*Your goal*:
Each line of the data should be repeated precisely.

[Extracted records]
__________________________________________________

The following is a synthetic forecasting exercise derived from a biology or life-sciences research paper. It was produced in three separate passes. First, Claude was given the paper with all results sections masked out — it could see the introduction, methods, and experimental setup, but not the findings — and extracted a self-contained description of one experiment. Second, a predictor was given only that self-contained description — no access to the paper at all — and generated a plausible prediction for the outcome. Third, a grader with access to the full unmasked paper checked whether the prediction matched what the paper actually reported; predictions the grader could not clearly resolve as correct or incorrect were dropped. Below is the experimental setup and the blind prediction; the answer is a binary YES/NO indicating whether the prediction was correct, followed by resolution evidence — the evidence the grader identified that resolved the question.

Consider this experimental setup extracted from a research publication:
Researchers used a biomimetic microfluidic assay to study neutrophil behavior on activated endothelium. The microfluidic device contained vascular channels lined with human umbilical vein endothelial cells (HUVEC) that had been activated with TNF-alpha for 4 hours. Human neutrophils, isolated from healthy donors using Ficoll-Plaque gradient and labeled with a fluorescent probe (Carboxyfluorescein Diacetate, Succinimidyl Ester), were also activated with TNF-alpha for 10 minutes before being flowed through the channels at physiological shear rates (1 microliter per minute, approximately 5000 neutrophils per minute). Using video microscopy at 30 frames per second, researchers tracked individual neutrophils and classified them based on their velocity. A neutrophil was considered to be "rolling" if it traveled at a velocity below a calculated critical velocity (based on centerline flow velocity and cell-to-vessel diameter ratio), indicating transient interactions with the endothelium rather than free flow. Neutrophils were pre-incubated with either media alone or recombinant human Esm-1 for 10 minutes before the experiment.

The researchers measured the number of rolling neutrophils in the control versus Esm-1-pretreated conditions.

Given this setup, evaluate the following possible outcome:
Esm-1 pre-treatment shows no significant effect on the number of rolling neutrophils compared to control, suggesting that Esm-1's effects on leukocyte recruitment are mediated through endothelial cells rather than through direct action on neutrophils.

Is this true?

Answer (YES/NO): NO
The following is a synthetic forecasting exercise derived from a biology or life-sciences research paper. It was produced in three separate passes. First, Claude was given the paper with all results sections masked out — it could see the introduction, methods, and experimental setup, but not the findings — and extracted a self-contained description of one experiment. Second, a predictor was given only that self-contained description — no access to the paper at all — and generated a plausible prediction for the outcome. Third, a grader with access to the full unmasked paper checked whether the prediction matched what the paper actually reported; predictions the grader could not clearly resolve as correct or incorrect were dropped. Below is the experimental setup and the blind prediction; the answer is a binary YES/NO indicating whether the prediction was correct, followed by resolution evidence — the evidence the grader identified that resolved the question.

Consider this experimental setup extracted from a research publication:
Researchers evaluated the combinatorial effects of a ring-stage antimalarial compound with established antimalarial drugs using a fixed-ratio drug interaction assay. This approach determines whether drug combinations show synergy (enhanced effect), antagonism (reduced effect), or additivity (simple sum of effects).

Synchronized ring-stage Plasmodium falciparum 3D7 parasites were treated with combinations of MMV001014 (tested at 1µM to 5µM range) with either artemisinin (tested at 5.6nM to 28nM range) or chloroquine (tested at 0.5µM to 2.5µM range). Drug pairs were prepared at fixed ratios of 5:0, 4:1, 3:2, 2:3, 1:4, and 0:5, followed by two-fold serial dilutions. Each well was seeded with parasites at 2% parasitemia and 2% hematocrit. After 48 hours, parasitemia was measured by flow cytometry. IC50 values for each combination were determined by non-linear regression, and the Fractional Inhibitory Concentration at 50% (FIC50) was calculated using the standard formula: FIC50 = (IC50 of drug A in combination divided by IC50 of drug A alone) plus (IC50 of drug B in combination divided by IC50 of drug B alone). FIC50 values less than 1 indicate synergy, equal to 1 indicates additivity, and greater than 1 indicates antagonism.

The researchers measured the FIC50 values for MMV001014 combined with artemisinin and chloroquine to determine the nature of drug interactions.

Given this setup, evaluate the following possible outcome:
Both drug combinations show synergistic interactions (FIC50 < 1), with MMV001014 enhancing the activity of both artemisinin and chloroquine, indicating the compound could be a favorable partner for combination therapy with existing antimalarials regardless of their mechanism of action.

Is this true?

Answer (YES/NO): NO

__________________________________________________

*Response area*:
The following is a synthetic forecasting exercise derived from a biology or life-sciences research paper. It was produced in three separate passes. First, Claude was given the paper with all results sections masked out — it could see the introduction, methods, and experimental setup, but not the findings — and extracted a self-contained description of one experiment. Second, a predictor was given only that self-contained description — no access to the paper at all — and generated a plausible prediction for the outcome. Third, a grader with access to the full unmasked paper checked whether the prediction matched what the paper actually reported; predictions the grader could not clearly resolve as correct or incorrect were dropped. Below is the experimental setup and the blind prediction; the answer is a binary YES/NO indicating whether the prediction was correct, followed by resolution evidence — the evidence the grader identified that resolved the question.

Consider this experimental setup extracted from a research publication:
Researchers used a biomimetic microfluidic assay to study neutrophil behavior on activated endothelium. The microfluidic device contained vascular channels lined with human umbilical vein endothelial cells (HUVEC) that had been activated with TNF-alpha for 4 hours. Human neutrophils, isolated from healthy donors using Ficoll-Plaque gradient and labeled with a fluorescent probe (Carboxyfluorescein Diacetate, Succinimidyl Ester), were also activated with TNF-alpha for 10 minutes before being flowed through the channels at physiological shear rates (1 microliter per minute, approximately 5000 neutrophils per minute). Using video microscopy at 30 frames per second, researchers tracked individual neutrophils and classified them based on their velocity. A neutrophil was considered to be "rolling" if it traveled at a velocity below a calculated critical velocity (based on centerline flow velocity and cell-to-vessel diameter ratio), indicating transient interactions with the endothelium rather than free flow. Neutrophils were pre-incubated with either media alone or recombinant human Esm-1 for 10 minutes before the experiment.

The researchers measured the number of rolling neutrophils in the control versus Esm-1-pretreated conditions.

Given this setup, evaluate the following possible outcome:
Esm-1 pre-treatment shows no significant effect on the number of rolling neutrophils compared to control, suggesting that Esm-1's effects on leukocyte recruitment are mediated through endothelial cells rather than through direct action on neutrophils.

Is this true?

Answer (YES/NO): NO
The following is a synthetic forecasting exercise derived from a biology or life-sciences research paper. It was produced in three separate passes. First, Claude was given the paper with all results sections masked out — it could see the introduction, methods, and experimental setup, but not the findings — and extracted a self-contained description of one experiment. Second, a predictor was given only that self-contained description — no access to the paper at all — and generated a plausible prediction for the outcome. Third, a grader with access to the full unmasked paper checked whether the prediction matched what the paper actually reported; predictions the grader could not clearly resolve as correct or incorrect were dropped. Below is the experimental setup and the blind prediction; the answer is a binary YES/NO indicating whether the prediction was correct, followed by resolution evidence — the evidence the grader identified that resolved the question.

Consider this experimental setup extracted from a research publication:
Researchers evaluated the combinatorial effects of a ring-stage antimalarial compound with established antimalarial drugs using a fixed-ratio drug interaction assay. This approach determines whether drug combinations show synergy (enhanced effect), antagonism (reduced effect), or additivity (simple sum of effects).

Synchronized ring-stage Plasmodium falciparum 3D7 parasites were treated with combinations of MMV001014 (tested at 1µM to 5µM range) with either artemisinin (tested at 5.6nM to 28nM range) or chloroquine (tested at 0.5µM to 2.5µM range). Drug pairs were prepared at fixed ratios of 5:0, 4:1, 3:2, 2:3, 1:4, and 0:5, followed by two-fold serial dilutions. Each well was seeded with parasites at 2% parasitemia and 2% hematocrit. After 48 hours, parasitemia was measured by flow cytometry. IC50 values for each combination were determined by non-linear regression, and the Fractional Inhibitory Concentration at 50% (FIC50) was calculated using the standard formula: FIC50 = (IC50 of drug A in combination divided by IC50 of drug A alone) plus (IC50 of drug B in combination divided by IC50 of drug B alone). FIC50 values less than 1 indicate synergy, equal to 1 indicates additivity, and greater than 1 indicates antagonism.

The researchers measured the FIC50 values for MMV001014 combined with artemisinin and chloroquine to determine the nature of drug interactions.

Given this setup, evaluate the following possible outcome:
Both drug combinations show synergistic interactions (FIC50 < 1), with MMV001014 enhancing the activity of both artemisinin and chloroquine, indicating the compound could be a favorable partner for combination therapy with existing antimalarials regardless of their mechanism of action.

Is this true?

Answer (YES/NO): NO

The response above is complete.